さらに朝の空腹時total testosteroneを繰り返し測定して確認し、必要に応じて原因評価を行うことが推奨されています。
2026年:Endocrine Societyが改めて注意喚起
2026年7月、Endocrine SocietyはTRTについて声明を出し、診断には症状だけでなく、正確に測定された一貫した低テストステロン値が必要であることを改めて強調しました。
また、無症状男性へのpopulation-level screeningを一般的に推奨するだけのエビデンスは不足しているとしています。
「テストステロンが低いとイライラする」?
低テストステロンの男性では、疲労、性欲低下、気分変化などがみられる場合があります。しかし、怒り・易刺激性だけでhypogonadismを診断することはできません。
睡眠不足、うつ、不安、アルコール、甲状腺疾患、薬剤、慢性疾患などでも似た症状が生じます。
典型例①「最近イライラする。低TだからTRTしたい」
40代男性。仕事のストレスと睡眠不足が続いている。
本人:「最近イライラするし疲れる。低テストステロンだと思う」
ここで必要なのは、症状だけでTRTへ進むことではありません。睡眠、うつ、不安、肥満、薬剤、アルコールなども確認し、必要なら適切な時間帯にテストステロンを測定します。

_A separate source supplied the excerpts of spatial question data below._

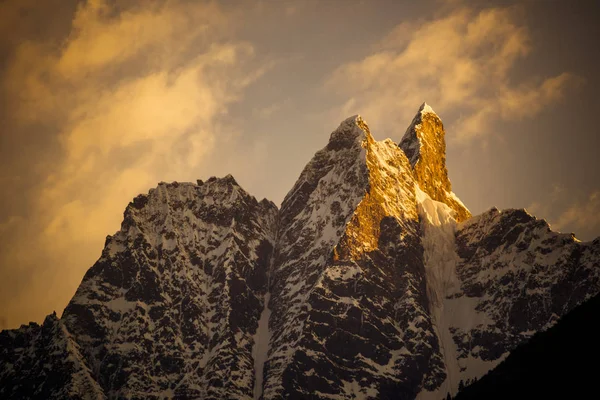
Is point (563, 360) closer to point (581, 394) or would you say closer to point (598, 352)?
point (598, 352)

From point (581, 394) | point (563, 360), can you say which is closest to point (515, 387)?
point (563, 360)

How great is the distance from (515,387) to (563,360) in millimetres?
9223

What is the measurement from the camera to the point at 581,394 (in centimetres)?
17288

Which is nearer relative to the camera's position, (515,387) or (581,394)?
(581,394)

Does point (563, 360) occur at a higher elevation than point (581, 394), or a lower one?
higher

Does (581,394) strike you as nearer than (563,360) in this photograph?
Yes

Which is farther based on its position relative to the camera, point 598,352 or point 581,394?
point 598,352

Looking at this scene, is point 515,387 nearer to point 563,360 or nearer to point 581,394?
point 563,360

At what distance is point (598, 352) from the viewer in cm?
18762

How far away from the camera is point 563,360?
19438 centimetres

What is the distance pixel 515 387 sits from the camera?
196625 millimetres

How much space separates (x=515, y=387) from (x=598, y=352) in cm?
1628

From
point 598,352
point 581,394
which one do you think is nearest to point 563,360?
point 598,352

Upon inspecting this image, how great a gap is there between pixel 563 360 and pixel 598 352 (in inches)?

600mg/週を10週間投与しても怒りが増えなかったRCT
Trickerらの二重盲検プラセボ対照研究では、健康男性43人にtestosterone enanthate 600mg/週またはplaceboを10週間投与しました。
Multi-Dimensional Anger Inventoryのanger-in、anger-out、hostile outlook、anger arousalなどに、testosterone群とplacebo群で有意差は認められませんでした。
全員が一律に「怒りっぽくなる」わけではない。
それでも攻撃性が増えた研究もある
Kouriらの小規模研究では、男性8人にtestosterone cypionateを最大600mg/週まで増量したところ、実験室課題でaggressive respondingが増加しました。
研究結果が一致しないのは、用量だけでなく、課題、対象者、性格、挑発、測定方法などが異なるためです。
2021年メタ解析:平均すると「小さな増加」
12のランダム化比較試験、健康男性562人をまとめた系統的レビュー・メタ解析では、AAS投与により自己申告の攻撃性が小さく増加しました。

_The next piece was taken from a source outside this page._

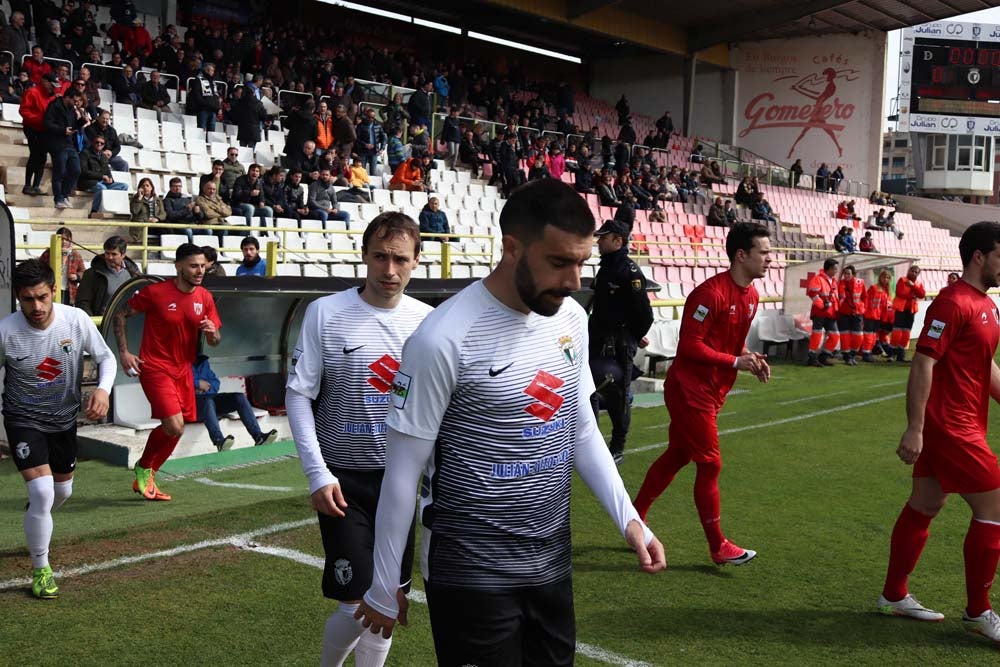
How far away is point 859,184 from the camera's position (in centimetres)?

外れ値を除いた解析のHedges' gは0.171でした。
自己申告と実際の暴力は同じではない
「いつもより怒りを感じる」「攻撃的な気分がする」という自己申告と、実際に暴力行動をすることは別です。
AAS研究を読む時は、anger、hostility、aggressive responding、violent behaviorを区別する必要があります。
では「ロイドレイジ」とは?
“Roid rage”は医学的な正式診断名ではありません。
一般には、AAS使用中にみられる強い易刺激性、怒り、攻撃性、衝動性などを指して使われます。
ロイドレイジと躁状態は同じ?
同じではありませんが、高用量AAS使用では、気分高揚、睡眠欲求低下、易刺激性、誇大性など躁様症状が問題になる場合があります。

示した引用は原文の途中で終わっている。